_Exercise brief_: Extract everything in the material from its first line down to and including the line that contains "288L551 294V300H575V294H587V269L582 264H551L539", reproducing each line verbatim and omitting the pictures.

_Extracted data_:
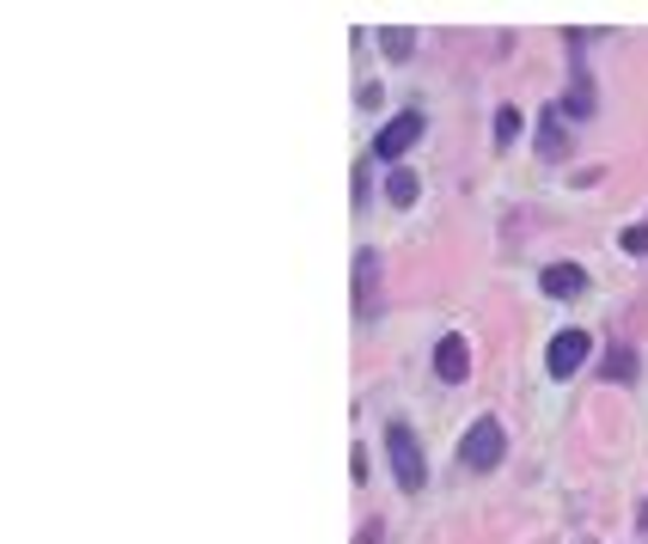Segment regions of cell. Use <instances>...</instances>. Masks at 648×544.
I'll return each instance as SVG.
<instances>
[{
  "mask_svg": "<svg viewBox=\"0 0 648 544\" xmlns=\"http://www.w3.org/2000/svg\"><path fill=\"white\" fill-rule=\"evenodd\" d=\"M385 459H392L397 490H404V495H423V483H428V459H423V447H416V435H411L404 423H385Z\"/></svg>",
  "mask_w": 648,
  "mask_h": 544,
  "instance_id": "obj_1",
  "label": "cell"
},
{
  "mask_svg": "<svg viewBox=\"0 0 648 544\" xmlns=\"http://www.w3.org/2000/svg\"><path fill=\"white\" fill-rule=\"evenodd\" d=\"M502 452H508V435H502V423H496V416H477V423L465 428V440H459L465 471H496V465H502Z\"/></svg>",
  "mask_w": 648,
  "mask_h": 544,
  "instance_id": "obj_2",
  "label": "cell"
},
{
  "mask_svg": "<svg viewBox=\"0 0 648 544\" xmlns=\"http://www.w3.org/2000/svg\"><path fill=\"white\" fill-rule=\"evenodd\" d=\"M423 129H428V117H423V110H397V117L385 122L380 135H373V160L397 166V160H404V153H411L416 141H423Z\"/></svg>",
  "mask_w": 648,
  "mask_h": 544,
  "instance_id": "obj_3",
  "label": "cell"
},
{
  "mask_svg": "<svg viewBox=\"0 0 648 544\" xmlns=\"http://www.w3.org/2000/svg\"><path fill=\"white\" fill-rule=\"evenodd\" d=\"M380 252H373V245H361L355 252V319L361 324H373L380 319Z\"/></svg>",
  "mask_w": 648,
  "mask_h": 544,
  "instance_id": "obj_4",
  "label": "cell"
},
{
  "mask_svg": "<svg viewBox=\"0 0 648 544\" xmlns=\"http://www.w3.org/2000/svg\"><path fill=\"white\" fill-rule=\"evenodd\" d=\"M594 355V343H587V331H556L551 349H544V367H551V380H570V373H582V361Z\"/></svg>",
  "mask_w": 648,
  "mask_h": 544,
  "instance_id": "obj_5",
  "label": "cell"
},
{
  "mask_svg": "<svg viewBox=\"0 0 648 544\" xmlns=\"http://www.w3.org/2000/svg\"><path fill=\"white\" fill-rule=\"evenodd\" d=\"M599 110V93H594V74H587L582 62L570 67V93H563V117L570 122H587Z\"/></svg>",
  "mask_w": 648,
  "mask_h": 544,
  "instance_id": "obj_6",
  "label": "cell"
},
{
  "mask_svg": "<svg viewBox=\"0 0 648 544\" xmlns=\"http://www.w3.org/2000/svg\"><path fill=\"white\" fill-rule=\"evenodd\" d=\"M563 105H544L539 110V153L544 160H570V135H563Z\"/></svg>",
  "mask_w": 648,
  "mask_h": 544,
  "instance_id": "obj_7",
  "label": "cell"
},
{
  "mask_svg": "<svg viewBox=\"0 0 648 544\" xmlns=\"http://www.w3.org/2000/svg\"><path fill=\"white\" fill-rule=\"evenodd\" d=\"M539 288L551 294V300H575V294H587V269L582 264H551L539 276Z\"/></svg>",
  "mask_w": 648,
  "mask_h": 544,
  "instance_id": "obj_8",
  "label": "cell"
},
{
  "mask_svg": "<svg viewBox=\"0 0 648 544\" xmlns=\"http://www.w3.org/2000/svg\"><path fill=\"white\" fill-rule=\"evenodd\" d=\"M435 373L447 385H459L465 373H471V349H465V337H440V349H435Z\"/></svg>",
  "mask_w": 648,
  "mask_h": 544,
  "instance_id": "obj_9",
  "label": "cell"
},
{
  "mask_svg": "<svg viewBox=\"0 0 648 544\" xmlns=\"http://www.w3.org/2000/svg\"><path fill=\"white\" fill-rule=\"evenodd\" d=\"M385 196H392V209H411L416 202V172L411 166H392V172H385Z\"/></svg>",
  "mask_w": 648,
  "mask_h": 544,
  "instance_id": "obj_10",
  "label": "cell"
},
{
  "mask_svg": "<svg viewBox=\"0 0 648 544\" xmlns=\"http://www.w3.org/2000/svg\"><path fill=\"white\" fill-rule=\"evenodd\" d=\"M599 373H606V380H636V349H624V343H612L606 349V361H599Z\"/></svg>",
  "mask_w": 648,
  "mask_h": 544,
  "instance_id": "obj_11",
  "label": "cell"
},
{
  "mask_svg": "<svg viewBox=\"0 0 648 544\" xmlns=\"http://www.w3.org/2000/svg\"><path fill=\"white\" fill-rule=\"evenodd\" d=\"M380 50L392 55V62H404V55L416 50V31H404V25H397V31H380Z\"/></svg>",
  "mask_w": 648,
  "mask_h": 544,
  "instance_id": "obj_12",
  "label": "cell"
},
{
  "mask_svg": "<svg viewBox=\"0 0 648 544\" xmlns=\"http://www.w3.org/2000/svg\"><path fill=\"white\" fill-rule=\"evenodd\" d=\"M514 135H520V110L502 105V110H496V141H514Z\"/></svg>",
  "mask_w": 648,
  "mask_h": 544,
  "instance_id": "obj_13",
  "label": "cell"
},
{
  "mask_svg": "<svg viewBox=\"0 0 648 544\" xmlns=\"http://www.w3.org/2000/svg\"><path fill=\"white\" fill-rule=\"evenodd\" d=\"M618 245H624L630 257H648V226H624V233H618Z\"/></svg>",
  "mask_w": 648,
  "mask_h": 544,
  "instance_id": "obj_14",
  "label": "cell"
},
{
  "mask_svg": "<svg viewBox=\"0 0 648 544\" xmlns=\"http://www.w3.org/2000/svg\"><path fill=\"white\" fill-rule=\"evenodd\" d=\"M355 544H380V520H368V526H361V538Z\"/></svg>",
  "mask_w": 648,
  "mask_h": 544,
  "instance_id": "obj_15",
  "label": "cell"
}]
</instances>
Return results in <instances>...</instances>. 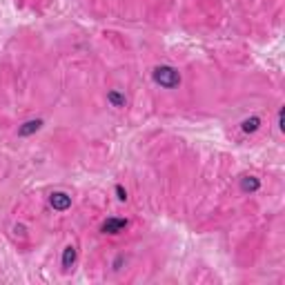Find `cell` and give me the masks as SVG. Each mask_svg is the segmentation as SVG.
I'll return each instance as SVG.
<instances>
[{"instance_id": "8", "label": "cell", "mask_w": 285, "mask_h": 285, "mask_svg": "<svg viewBox=\"0 0 285 285\" xmlns=\"http://www.w3.org/2000/svg\"><path fill=\"white\" fill-rule=\"evenodd\" d=\"M259 125H261V118L259 116H252V118H245L243 125H241V129H243L245 134H254L256 129H259Z\"/></svg>"}, {"instance_id": "10", "label": "cell", "mask_w": 285, "mask_h": 285, "mask_svg": "<svg viewBox=\"0 0 285 285\" xmlns=\"http://www.w3.org/2000/svg\"><path fill=\"white\" fill-rule=\"evenodd\" d=\"M25 230H27V227L22 225V223H20V225H14V232H16V236H18V234H20V236H25Z\"/></svg>"}, {"instance_id": "1", "label": "cell", "mask_w": 285, "mask_h": 285, "mask_svg": "<svg viewBox=\"0 0 285 285\" xmlns=\"http://www.w3.org/2000/svg\"><path fill=\"white\" fill-rule=\"evenodd\" d=\"M152 76H154V83L160 85L163 89H174V87H178L180 85L178 69L169 67V65H160V67H156Z\"/></svg>"}, {"instance_id": "3", "label": "cell", "mask_w": 285, "mask_h": 285, "mask_svg": "<svg viewBox=\"0 0 285 285\" xmlns=\"http://www.w3.org/2000/svg\"><path fill=\"white\" fill-rule=\"evenodd\" d=\"M49 203H52L53 210H58V212H65L71 207V196L65 194V192H53L52 196H49Z\"/></svg>"}, {"instance_id": "2", "label": "cell", "mask_w": 285, "mask_h": 285, "mask_svg": "<svg viewBox=\"0 0 285 285\" xmlns=\"http://www.w3.org/2000/svg\"><path fill=\"white\" fill-rule=\"evenodd\" d=\"M127 218H121V216H111V218H107L105 223L101 225V232L103 234H121V232H125L127 230Z\"/></svg>"}, {"instance_id": "11", "label": "cell", "mask_w": 285, "mask_h": 285, "mask_svg": "<svg viewBox=\"0 0 285 285\" xmlns=\"http://www.w3.org/2000/svg\"><path fill=\"white\" fill-rule=\"evenodd\" d=\"M123 261H125V259H123V256H118V259H116V261H114V269H121Z\"/></svg>"}, {"instance_id": "9", "label": "cell", "mask_w": 285, "mask_h": 285, "mask_svg": "<svg viewBox=\"0 0 285 285\" xmlns=\"http://www.w3.org/2000/svg\"><path fill=\"white\" fill-rule=\"evenodd\" d=\"M116 196H118V201H127V190L123 185H116Z\"/></svg>"}, {"instance_id": "5", "label": "cell", "mask_w": 285, "mask_h": 285, "mask_svg": "<svg viewBox=\"0 0 285 285\" xmlns=\"http://www.w3.org/2000/svg\"><path fill=\"white\" fill-rule=\"evenodd\" d=\"M76 263V248L74 245H67L63 252V269H71Z\"/></svg>"}, {"instance_id": "6", "label": "cell", "mask_w": 285, "mask_h": 285, "mask_svg": "<svg viewBox=\"0 0 285 285\" xmlns=\"http://www.w3.org/2000/svg\"><path fill=\"white\" fill-rule=\"evenodd\" d=\"M107 103H109L111 107H118V109H121V107H125V105H127V98L121 94V91L111 89L109 94H107Z\"/></svg>"}, {"instance_id": "7", "label": "cell", "mask_w": 285, "mask_h": 285, "mask_svg": "<svg viewBox=\"0 0 285 285\" xmlns=\"http://www.w3.org/2000/svg\"><path fill=\"white\" fill-rule=\"evenodd\" d=\"M259 187H261V180L256 176H243V180H241V190L243 192H256Z\"/></svg>"}, {"instance_id": "4", "label": "cell", "mask_w": 285, "mask_h": 285, "mask_svg": "<svg viewBox=\"0 0 285 285\" xmlns=\"http://www.w3.org/2000/svg\"><path fill=\"white\" fill-rule=\"evenodd\" d=\"M40 127H42V121H40V118L27 121V123H22V125L18 127V136H32V134H36Z\"/></svg>"}]
</instances>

_Response to the exercise_:
Segment regions of cell. Use <instances>...</instances>. Masks at 648×544.
I'll return each instance as SVG.
<instances>
[{
  "mask_svg": "<svg viewBox=\"0 0 648 544\" xmlns=\"http://www.w3.org/2000/svg\"><path fill=\"white\" fill-rule=\"evenodd\" d=\"M385 459H392L397 490H404V495H423V483H428V459H423V447H416V435H411L404 423H385Z\"/></svg>",
  "mask_w": 648,
  "mask_h": 544,
  "instance_id": "obj_1",
  "label": "cell"
},
{
  "mask_svg": "<svg viewBox=\"0 0 648 544\" xmlns=\"http://www.w3.org/2000/svg\"><path fill=\"white\" fill-rule=\"evenodd\" d=\"M502 452H508V435H502V423H496V416H477V423L465 428V440H459L465 471H496V465H502Z\"/></svg>",
  "mask_w": 648,
  "mask_h": 544,
  "instance_id": "obj_2",
  "label": "cell"
},
{
  "mask_svg": "<svg viewBox=\"0 0 648 544\" xmlns=\"http://www.w3.org/2000/svg\"><path fill=\"white\" fill-rule=\"evenodd\" d=\"M423 129H428V117H423V110H397V117L385 122L380 135H373V160L397 166V160H404V153H411L416 141H423Z\"/></svg>",
  "mask_w": 648,
  "mask_h": 544,
  "instance_id": "obj_3",
  "label": "cell"
},
{
  "mask_svg": "<svg viewBox=\"0 0 648 544\" xmlns=\"http://www.w3.org/2000/svg\"><path fill=\"white\" fill-rule=\"evenodd\" d=\"M380 252H373V245H361L355 252V319L361 324H373L380 319Z\"/></svg>",
  "mask_w": 648,
  "mask_h": 544,
  "instance_id": "obj_4",
  "label": "cell"
},
{
  "mask_svg": "<svg viewBox=\"0 0 648 544\" xmlns=\"http://www.w3.org/2000/svg\"><path fill=\"white\" fill-rule=\"evenodd\" d=\"M594 355V343H587V331H556L551 349H544V367H551V380H570V373H582V361Z\"/></svg>",
  "mask_w": 648,
  "mask_h": 544,
  "instance_id": "obj_5",
  "label": "cell"
},
{
  "mask_svg": "<svg viewBox=\"0 0 648 544\" xmlns=\"http://www.w3.org/2000/svg\"><path fill=\"white\" fill-rule=\"evenodd\" d=\"M599 110V93H594V74H587L582 62L570 67V93H563V117L570 122H587Z\"/></svg>",
  "mask_w": 648,
  "mask_h": 544,
  "instance_id": "obj_6",
  "label": "cell"
},
{
  "mask_svg": "<svg viewBox=\"0 0 648 544\" xmlns=\"http://www.w3.org/2000/svg\"><path fill=\"white\" fill-rule=\"evenodd\" d=\"M563 105H544L539 110V153L544 160H570V135H563Z\"/></svg>",
  "mask_w": 648,
  "mask_h": 544,
  "instance_id": "obj_7",
  "label": "cell"
},
{
  "mask_svg": "<svg viewBox=\"0 0 648 544\" xmlns=\"http://www.w3.org/2000/svg\"><path fill=\"white\" fill-rule=\"evenodd\" d=\"M539 288L551 294V300H575V294H587V269L582 264H551L539 276Z\"/></svg>",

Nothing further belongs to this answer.